So yeah, you're someone I, I know I wanted to have on the show for a long time and I know that Johnny and Tim have too, so.
Yeah, yeah, definitely.
It's really good to be here. Thanks so much.
Cool. So, I'm sorry, Johnny, to interrupt.
So you're 24.
Correct.
Which a lot younger than us or a lot younger than me. So can you tell us how by 24 you're already such an impressive professional filmmaker?
You should have seen what I was doing at the age of three.
Yeah. How does TJ become tj?
Well, there's. There's two sides to this. There's the filmmaker side and then there's the pencil side, because the filmmaker side obviously came first and then the pencils were kind of the start of this year. So what should you want to hear?
The film side first.
The film side. So I went to film school. I did TV and film at the University of Chester, which is here in England. That's why I moved to England. I did my three years there. I'd worked on a couple of bits and pieces back home in Northern Ireland, a feature film called Killing Bono. I'd done a few bits and pieces, came over, did my university time, got my degree, got a first in TV and film for all that worth, and then kind of finished well, was finishing my degrees in the last year of it. And I thought, what is everybody doing now in terms of jobs and things like that in filmmaking? What is everyone up to? And I looked at what everyone was doing and I thought that looks a bit boring. And so decided I would just start a company because 22 year old does so decided I would start a company out of just before I finished university, did that and then pitched, went through several rounds of pitching and basically got £10,000 investment for my company.
Nice.
So that was two years ago and I've been running exposivo since Wood and graphite is now the sort of creative content, the original content arm of that. But I do a lot of corporate work for charities and businesses and sports teams and all that kind of stuff here in England. But my real focus and my real passion is the original content. And at the minute that's pencils and it will always be pencils because I have a real passion for it and I think I kind of just fell into it and it really clicked. So doing the original content, putting out things that are really interesting, that there's an audience for, that people like watching that I like making was always a goal of the Company, right from the very, very first pitch was find a niche, find something I love doing, find something people love watching, and then make it. Because obviously the whole paradigm that exists now with TV is totally flipped on its head. You don't have to go to BBC, you don't have to go to sky or whatever to see TV programs, because it's all on the Internet. You can see whatever you want. So that was kind of the filmmaking journey, the genesis, if you will. And then more recently, in February of this year, I think it was, I write a journal every day I've done for, like, three years or so. And I'd written it in pen for a long, long time. And I was reading about the archive ability of notebooks, basically, to try and find out how long these would last.
Because.
Because I kind of want them for, you know, I want my kids to be able to read them someday just to see how, like, how much I did not know what was happening when I was their age and how it's totally normal to feel like that. So I started researching a bit and thought, oh, maybe pencils would be a better option, because obviously ink fades. Ink can be transferred off, and graphite is actually very chemically stable when it's on paper, so unless you actually physically erase it, it doesn't go anywhere. So it's a lot more archivable and it survives a lot better than ink. So I thought maybe look at pencils. And I obviously use pencils for a long, long time and kind of thought, oh, maybe there's more to this than just a Staedtler Norris. Maybe there's, you know, a deeper, deeper rabbit hole to go down here. And then, I mean, it kind of just went a bit nuts after that
when we put together our pencil rap. I think that more to this than a Statler Norris is definitely one of
the rhymes I started. Like, when you said rap in the notes, I was like, oh, no, I can't rap. So I started looking things up. So I've got a couple of rhymes that you can write down. Now. It's not a rap, but I have pencil rhymes with prehensile, as in fingers. There you go. Graphite felt just right.
Perfect.
And I'm a Cedar cheerleader, so you can have those for free.
Cheetah cheerleaders.
Those are beautiful. Yeah, yeah.
Thought I'd share them with the group so we can put those down for our inevitable music video in 2016.
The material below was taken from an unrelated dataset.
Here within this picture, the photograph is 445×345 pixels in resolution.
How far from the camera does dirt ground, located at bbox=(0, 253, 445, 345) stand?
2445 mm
Which you're going to film, I assume,
once we all get together naturally. Yeah. There's going to be drone shots, helicopter shots, skydiving. It's going to be nuts.
And also, of course, the totally essential documentation of us getting a tattoo.
Oh, yeah, Forehead tattoos, close ups of the shaving.
But no, it's one of the. It's quite weird. My descent in two pencils was so sudden and so all encompassing that if it wasn't so shocking, so mundane, I think my parents might have staged intervention. It was just.
Oh, boy. What happened? He regressed.
I kind of fell into it and then just kept falling and in the best possible way.
It's beautiful. What, what is it about pencils then? Like, what if you said a little bit with just being permanent, stuff like that. But what is it about pencils that made you fall and fall and fall and fall? Enjoy.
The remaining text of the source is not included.